Saison estivale, saison estivale... je veux bien, comme le suggère notre vénérable éditeur tenter d'écrire des chroniques légères mais comment se sentir « léger »   quand tout ce qu'on voit autour de soi (j'habite à Montréal), ce sont des embouteillages, des trous dans les rues, un maire d'une stupidité incroyable et des politiciens, à la fois à Québec et à Ottawa s'obstiner sur qui paraîtra à la une lelendemain... Et puis y'a la question de l'âge :

D'après ce que je peux voir, dès la soixantaine, les gens se divisent en trois groupes :

  • Les innocents de la pire espèce qui ne veulent plus penser et qui, pour tout oublier, consultent les prévisions météorologiques quinze fois par jour et lisent le plus simple des journaux où ils se trouvent bien chanceux de ne pas être victimes d'un meurtre, d'un enlèvement ou d'une inondation.

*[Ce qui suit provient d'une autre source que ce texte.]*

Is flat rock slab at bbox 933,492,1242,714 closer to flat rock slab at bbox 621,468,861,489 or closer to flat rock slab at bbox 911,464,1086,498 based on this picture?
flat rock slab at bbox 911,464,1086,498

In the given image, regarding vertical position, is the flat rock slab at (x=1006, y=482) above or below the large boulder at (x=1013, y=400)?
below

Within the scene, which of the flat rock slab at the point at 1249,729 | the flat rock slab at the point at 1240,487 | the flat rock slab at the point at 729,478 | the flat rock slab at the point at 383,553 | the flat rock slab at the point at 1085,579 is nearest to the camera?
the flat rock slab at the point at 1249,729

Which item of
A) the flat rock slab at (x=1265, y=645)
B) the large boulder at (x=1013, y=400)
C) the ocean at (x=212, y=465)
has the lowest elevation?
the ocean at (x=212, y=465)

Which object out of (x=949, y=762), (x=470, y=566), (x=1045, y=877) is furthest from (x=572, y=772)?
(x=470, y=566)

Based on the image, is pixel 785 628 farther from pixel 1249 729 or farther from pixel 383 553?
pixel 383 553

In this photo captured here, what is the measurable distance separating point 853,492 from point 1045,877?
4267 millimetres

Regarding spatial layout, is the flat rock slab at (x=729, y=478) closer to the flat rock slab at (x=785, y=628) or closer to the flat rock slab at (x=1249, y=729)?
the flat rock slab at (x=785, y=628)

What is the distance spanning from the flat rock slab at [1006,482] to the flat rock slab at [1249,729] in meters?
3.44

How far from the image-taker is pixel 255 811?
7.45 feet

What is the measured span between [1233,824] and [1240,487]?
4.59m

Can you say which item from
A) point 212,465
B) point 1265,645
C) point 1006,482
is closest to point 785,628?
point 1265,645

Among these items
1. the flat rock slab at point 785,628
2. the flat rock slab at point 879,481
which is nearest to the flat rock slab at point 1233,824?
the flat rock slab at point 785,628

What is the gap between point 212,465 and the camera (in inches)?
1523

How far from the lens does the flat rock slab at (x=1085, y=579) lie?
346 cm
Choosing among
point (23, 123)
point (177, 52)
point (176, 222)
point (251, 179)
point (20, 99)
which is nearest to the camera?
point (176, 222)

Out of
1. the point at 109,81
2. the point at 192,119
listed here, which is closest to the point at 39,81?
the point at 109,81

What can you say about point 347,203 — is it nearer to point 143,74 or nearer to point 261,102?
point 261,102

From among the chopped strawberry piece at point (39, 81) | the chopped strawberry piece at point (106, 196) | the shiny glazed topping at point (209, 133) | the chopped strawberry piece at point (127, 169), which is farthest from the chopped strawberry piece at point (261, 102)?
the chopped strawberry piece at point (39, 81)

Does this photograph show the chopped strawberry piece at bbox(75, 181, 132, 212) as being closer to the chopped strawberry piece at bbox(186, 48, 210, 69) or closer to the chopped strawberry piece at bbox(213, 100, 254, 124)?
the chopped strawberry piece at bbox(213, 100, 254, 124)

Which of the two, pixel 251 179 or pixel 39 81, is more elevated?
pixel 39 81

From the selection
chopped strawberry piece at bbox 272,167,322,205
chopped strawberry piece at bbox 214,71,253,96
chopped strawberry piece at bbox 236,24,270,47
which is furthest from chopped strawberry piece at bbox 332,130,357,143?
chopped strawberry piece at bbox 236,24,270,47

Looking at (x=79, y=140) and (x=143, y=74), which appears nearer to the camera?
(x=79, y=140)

    Ce sont les mêmes que je voyais, jeunes, en Floride, avec des pantalons dont la taille remontait jusqu'à la mi-poitrine et se plaignaient des taxes toute la journée. (Accompagnés invariablement par des dames aux cheveux mauves, vêtues de couleurs pastels.)

  • Les ceusses qui ne cessent de raconter leurs exploits passés dont la fois où ils ont dit non à leur patron ou celle d'avoir toujurs voté « du bon côté ». (1) 

  • Les misanthropes.

Inutile de vous préciser, je crois, dans quelle catégorie je me classe.

Simon

(1) J'ai connu un type, croyez-le ou non, qui, ayant réussi une vente très importante de moquette, s'est cru longtemps le meilleur vendeur du monde. Il était à rédiger un volume sur ses talents de marketing quand il est décédé. Un raseur de tout premier ordre.